Unpaid salaries: NUT gives FG final warning

  • …says ‘enough is enough’

The National President, Nigeria Union of Teachers, Michael Olukoya-Alogba, has warned that members of the union may soon embark on a nationwide strike, if the salaries of teachers in some states are not paid.
The NUT president said that the union would no longer condone the ill-treatment always meted out to teachers across the country, saying this would be the final warning to concerned authorities.
Olukoya-Alogba made this threat in a chat with our correspondent against the backdrop of the non-payment of salaries of teachers in some states.

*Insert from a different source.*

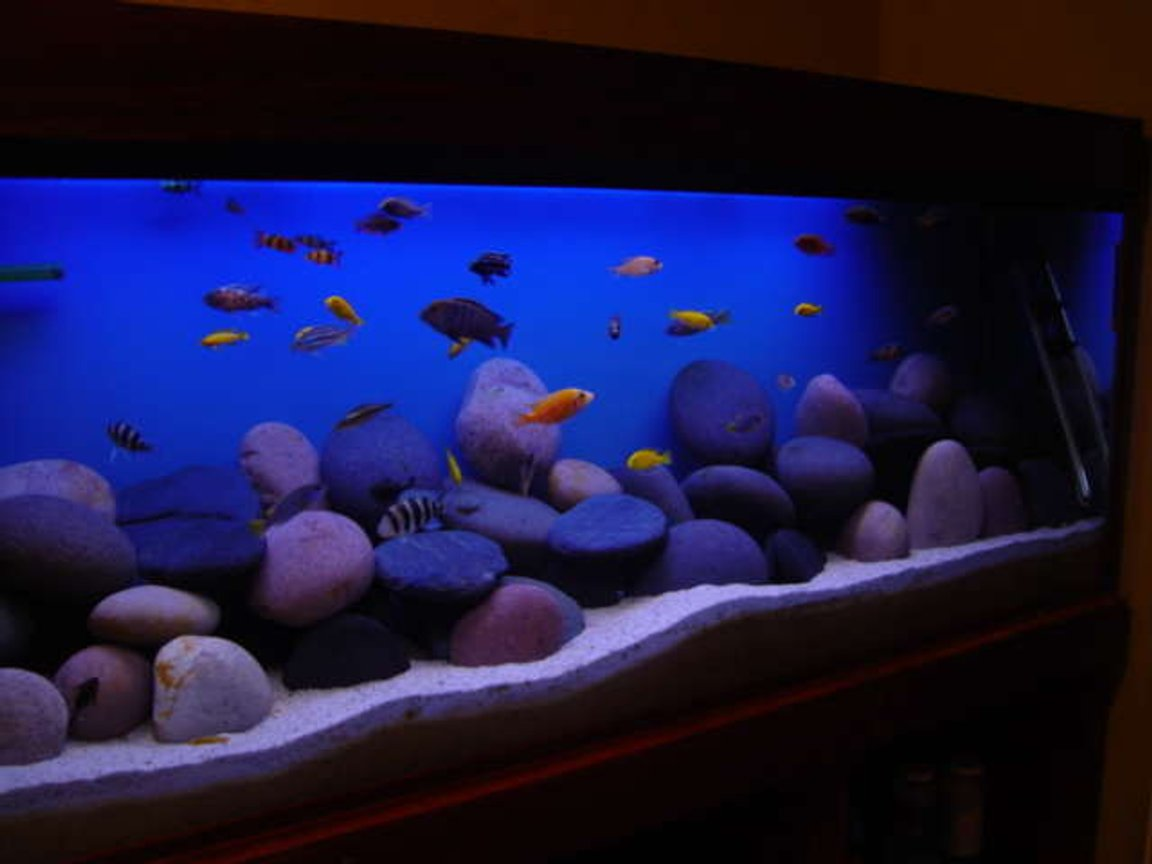 1892 gallons freshwater fish tank (mostly fish and non-living decorations) - my tank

He said that the matter had got to a head and the teachers could no longer endure the hardship brought upon them by the government’s failure to pay them their salaries and other benefits at the appropriate time.
He said, “The non-payment of salaries or portion payment, or deciding how much to pay on a monthly basis, not paying our members when they retire, working conditions of teachers, all these are challenges and we take joy in highlighting these challenges to people that matter.
“Tell the government, our employers, that we will not allow this to continue, it is not going to be sympathy as before. All the states that are owing – 17 of them, we have given them the last warning, that if the trend should continue, we should not be held responsible because the moment we now go on strike, or we try to tell our people to do so, they will be saying that we are being sponsored.
“Now that people are owing us in Benue – almost one year (primary school); other categories of workers, eight months. In Kogi, the same thing. In Nasarawa, percentages; in Plateau, just mention them like that.
“We have seized the opportunity on the 5th (World Teachers’ Day) to tell them that look, enough will soon be enough. Again, apart from the welfare, we have the working condition of teachers. Our schools, many of them, no furniture. Infrastructural decay. We are not going to allow this to continue.”
The NUT national president added that the various tiers of government in the country had continued to violate the directive of the United Nations Educational Scientific and Cultural Organisation by refusing to allocate 26 per cent of their annual budgets to the education sector.
He said, “UNESCO has given a directive that 26 per cent of the total budget of any tier of government should go to education. How many of them are doing it? Even from Federal to the local government, how many of them are doing it?
“As long as we don’t have our education sector correct, as long as you don’t have adequate investment in education, that is the end of that government. That means all these social menace will continue. Until we have our bearings right, we may continue to chase shadows. You cannot imagine that somebody would work for 35 years only to retire into poverty and penury. All these must be checked and corrected.”
Olukoya-Alogba restated the union’s opposition to the granting of autonomy to local government councils, saying teachers would not subscribe to a system that would deprive them of their rights and entitlements.
“We have told them this year it is not going to be an annual rhetoric. We are going to match it up with action and we are going to start from all these orchestrated local government autonomy. We are not opposed to it as teachers, but don’t tie primary education to local government autonomy, because he that wears the shoes knows where it pinches and experience they say is the best teacher,” he said.